*Problem*: Write out exactly, and only, the lines below from the line with "Step4. Adjusting the Drawstring" through the line with "2. Verwijder de"; pictures do not belong in the copy.

*Records excerpted from a collection*:

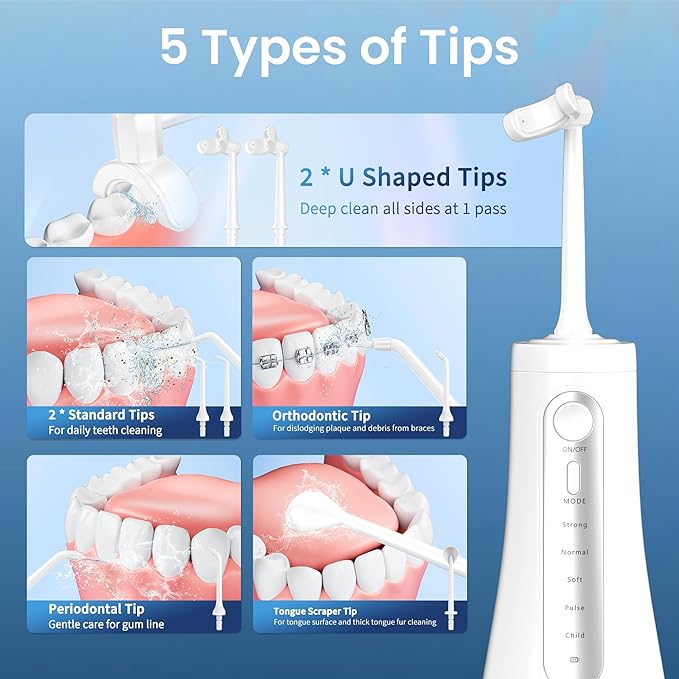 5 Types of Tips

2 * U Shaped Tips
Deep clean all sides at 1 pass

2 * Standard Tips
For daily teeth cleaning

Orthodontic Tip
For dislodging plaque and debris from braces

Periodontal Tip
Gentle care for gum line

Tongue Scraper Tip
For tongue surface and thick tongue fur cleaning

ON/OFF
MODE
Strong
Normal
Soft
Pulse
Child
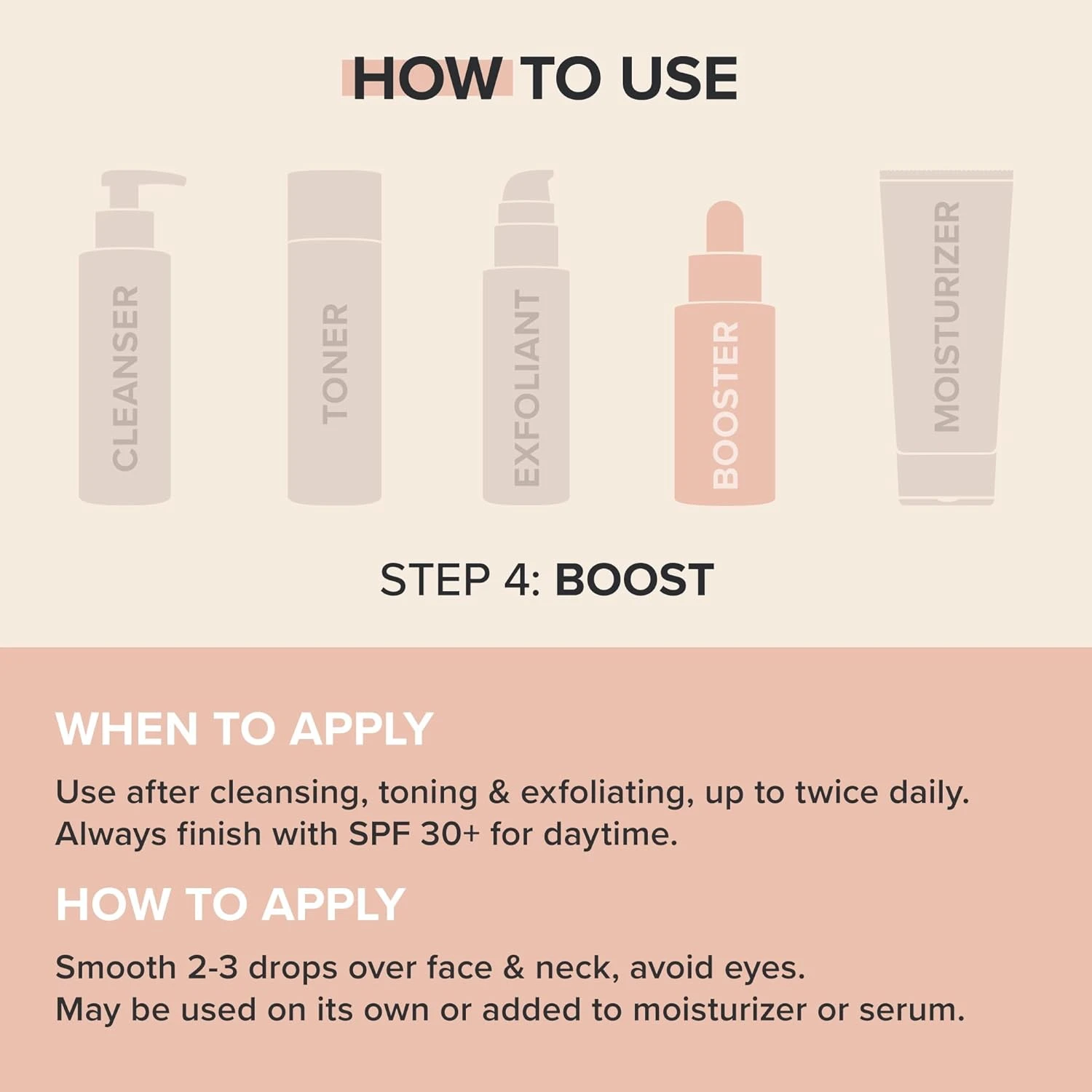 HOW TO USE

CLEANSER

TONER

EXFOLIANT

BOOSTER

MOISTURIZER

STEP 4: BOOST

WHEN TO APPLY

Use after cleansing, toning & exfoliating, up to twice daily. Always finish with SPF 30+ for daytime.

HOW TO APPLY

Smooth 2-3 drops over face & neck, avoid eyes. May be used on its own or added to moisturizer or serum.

...

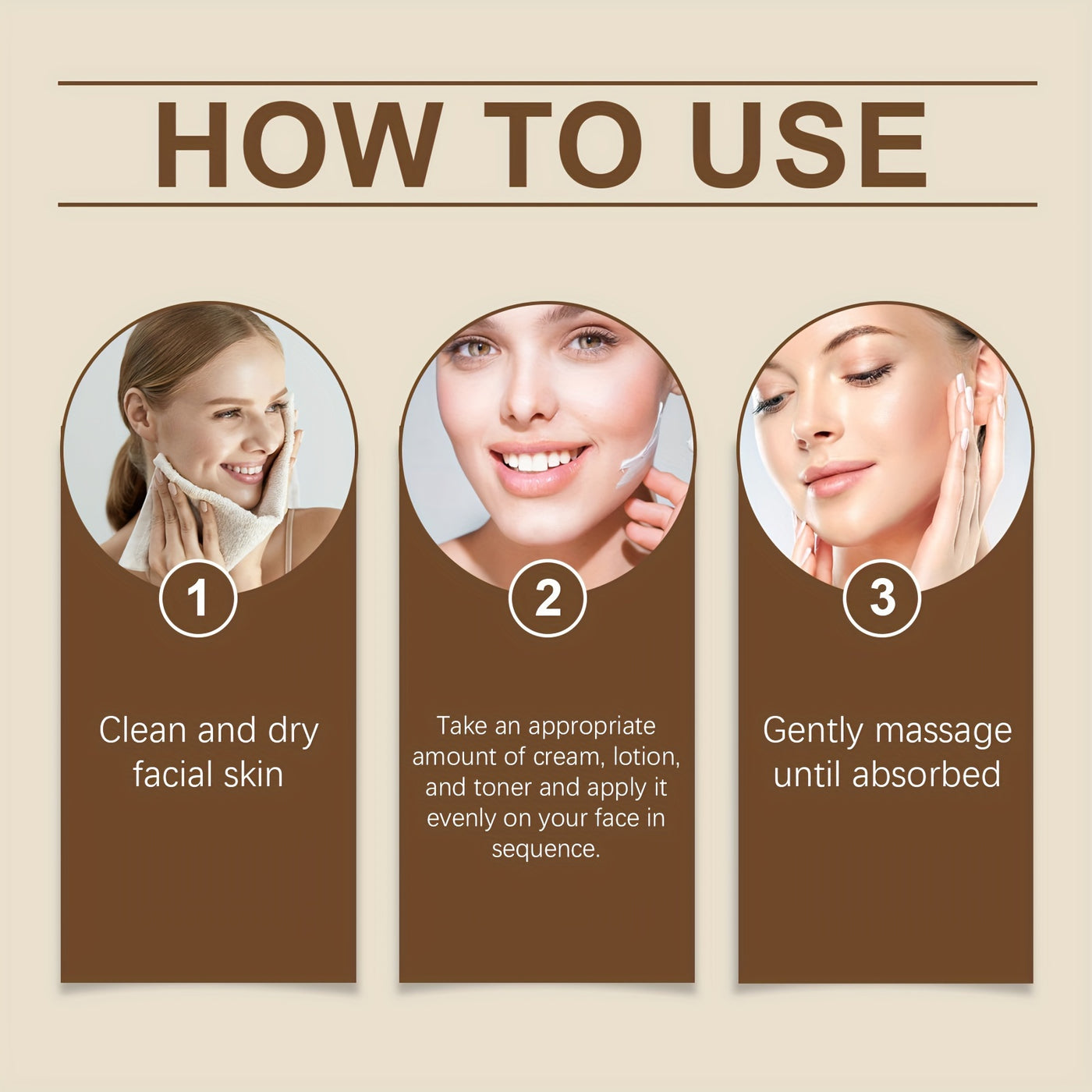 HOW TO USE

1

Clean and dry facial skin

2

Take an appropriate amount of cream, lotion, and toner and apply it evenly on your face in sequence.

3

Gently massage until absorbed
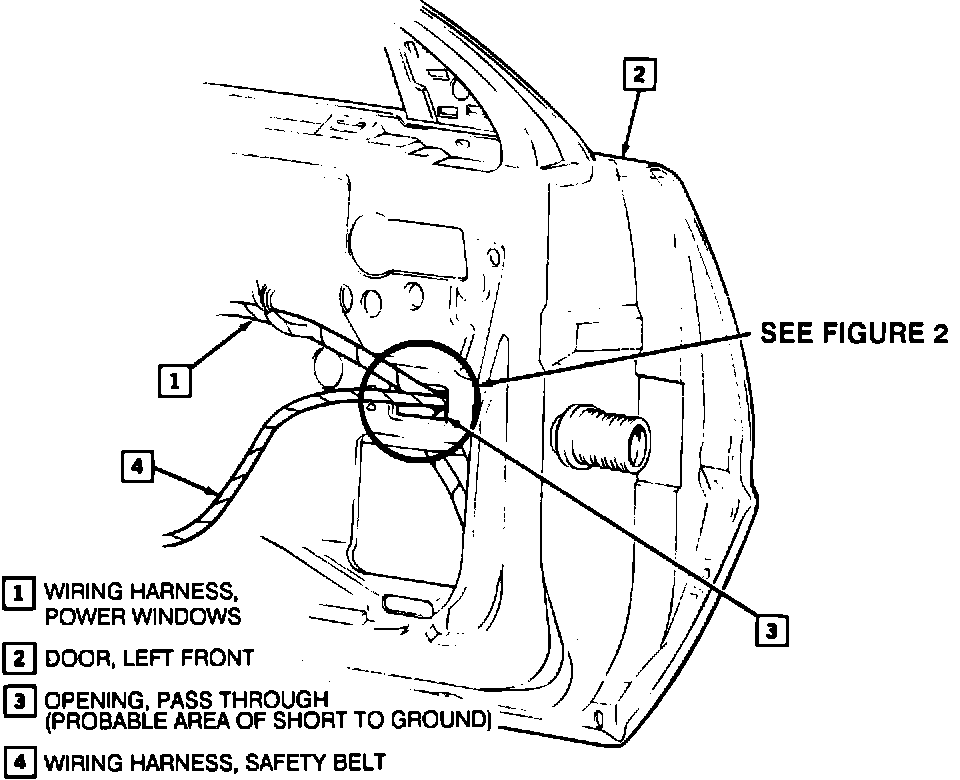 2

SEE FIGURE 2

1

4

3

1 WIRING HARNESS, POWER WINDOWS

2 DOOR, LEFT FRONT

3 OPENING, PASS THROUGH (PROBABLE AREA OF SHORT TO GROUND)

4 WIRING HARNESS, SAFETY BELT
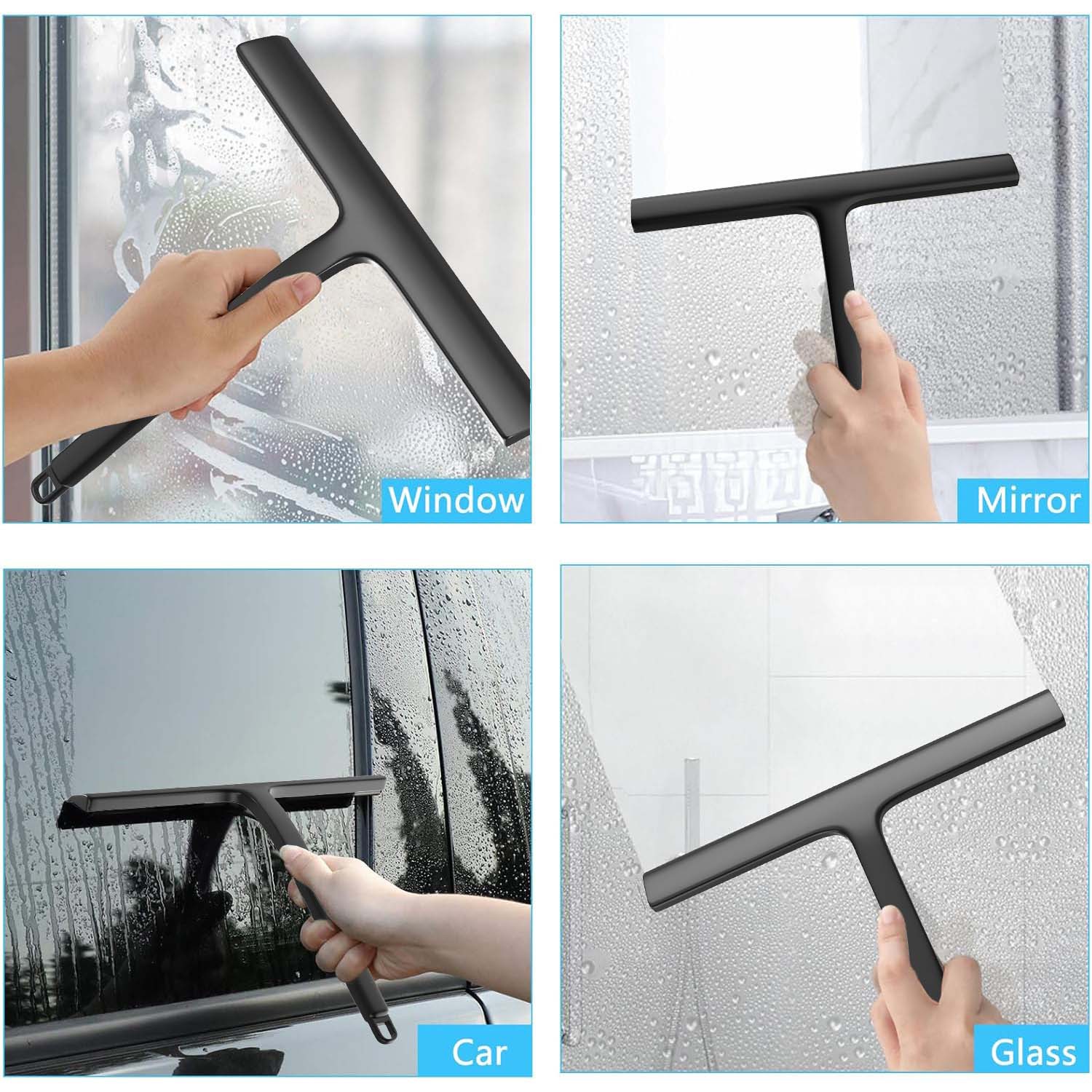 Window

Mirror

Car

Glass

---

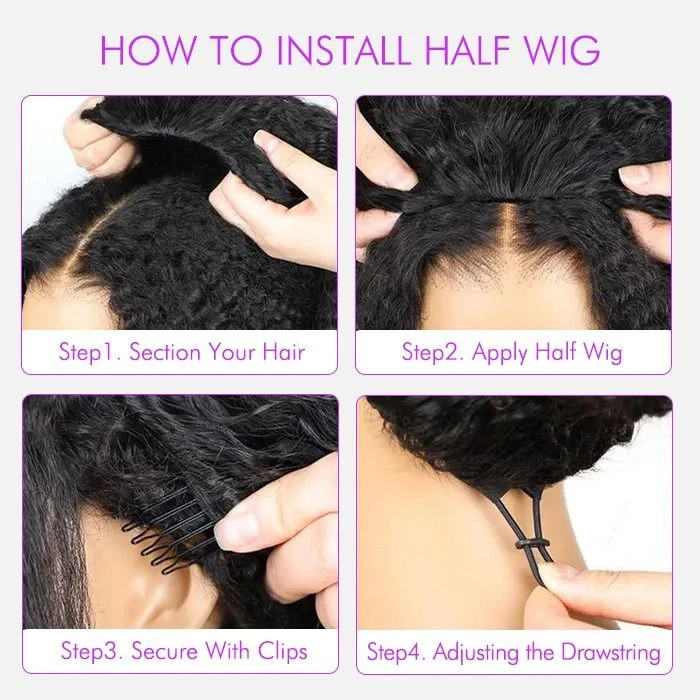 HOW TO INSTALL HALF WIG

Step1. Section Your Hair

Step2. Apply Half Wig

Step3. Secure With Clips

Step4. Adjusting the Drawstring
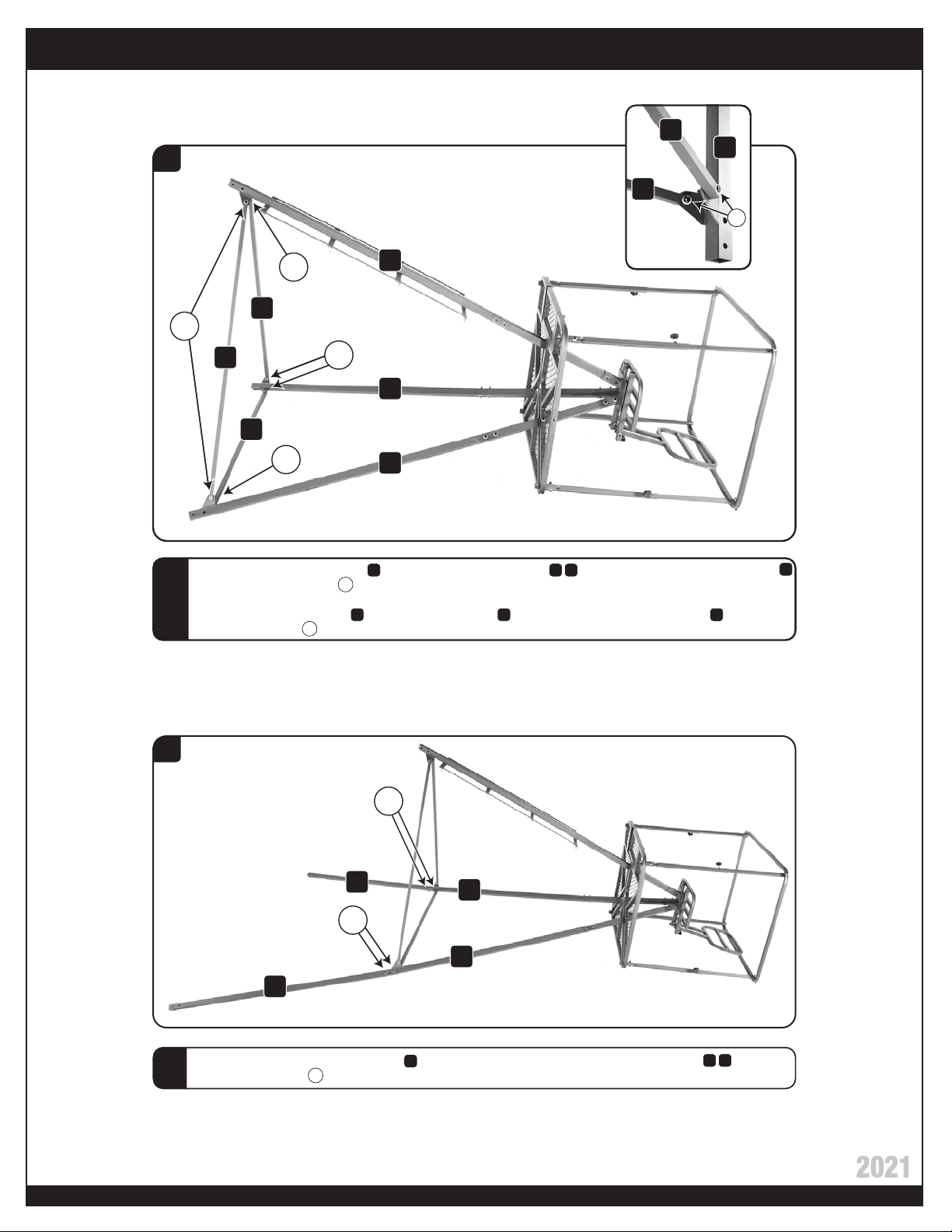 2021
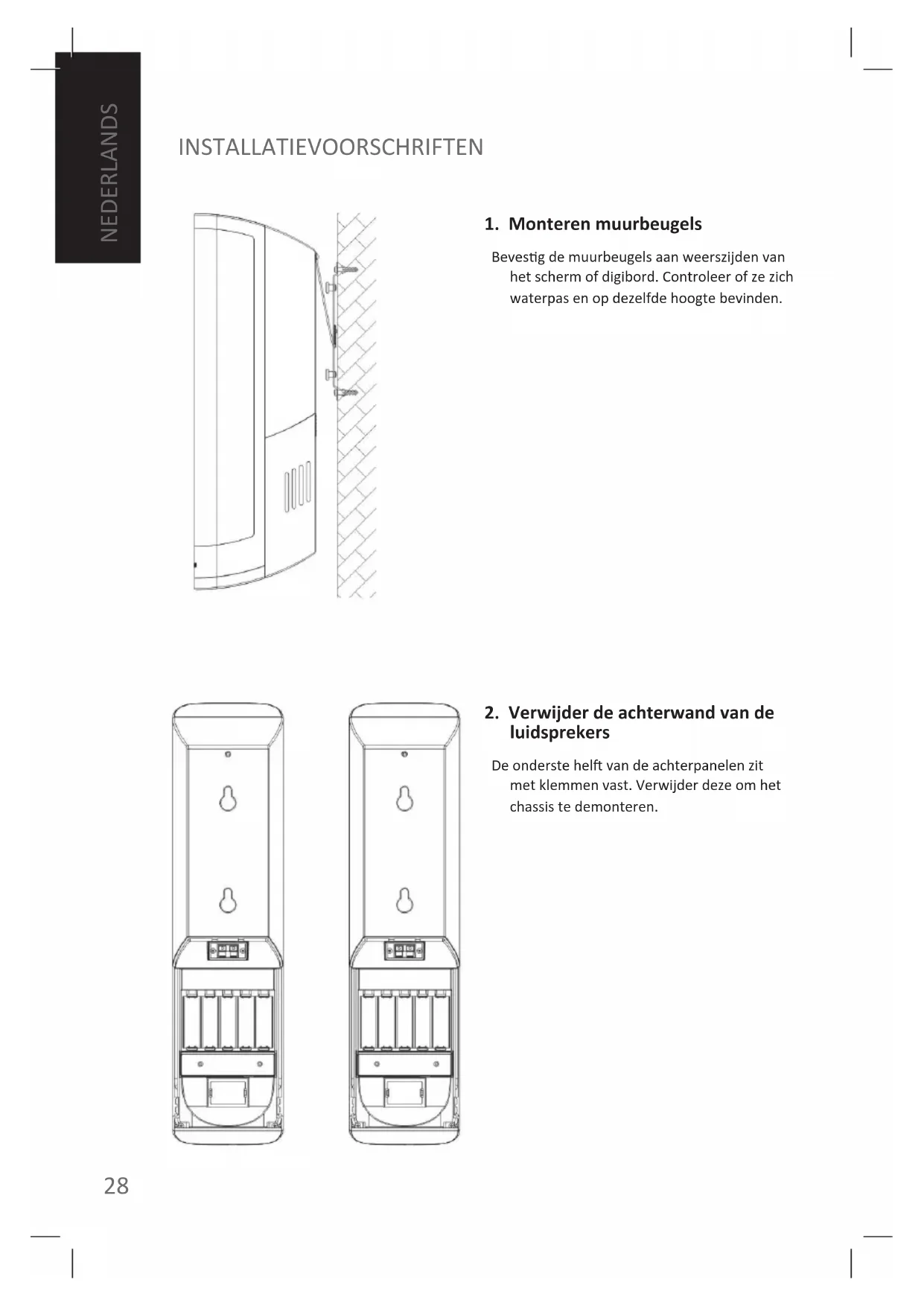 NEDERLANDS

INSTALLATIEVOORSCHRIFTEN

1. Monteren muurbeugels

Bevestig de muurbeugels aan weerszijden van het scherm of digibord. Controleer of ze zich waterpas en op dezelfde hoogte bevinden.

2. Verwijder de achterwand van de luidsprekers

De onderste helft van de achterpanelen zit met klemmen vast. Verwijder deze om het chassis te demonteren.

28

*Expected output*:
Step4. Adjusting the Drawstring
 2021
 NEDERLANDS

INSTALLATIEVOORSCHRIFTEN

1. Monteren muurbeugels

Bevestig de muurbeugels aan weerszijden van het scherm of digibord. Controleer of ze zich waterpas en op dezelfde hoogte bevinden.

2. Verwijder de achterwand van de luidsprekers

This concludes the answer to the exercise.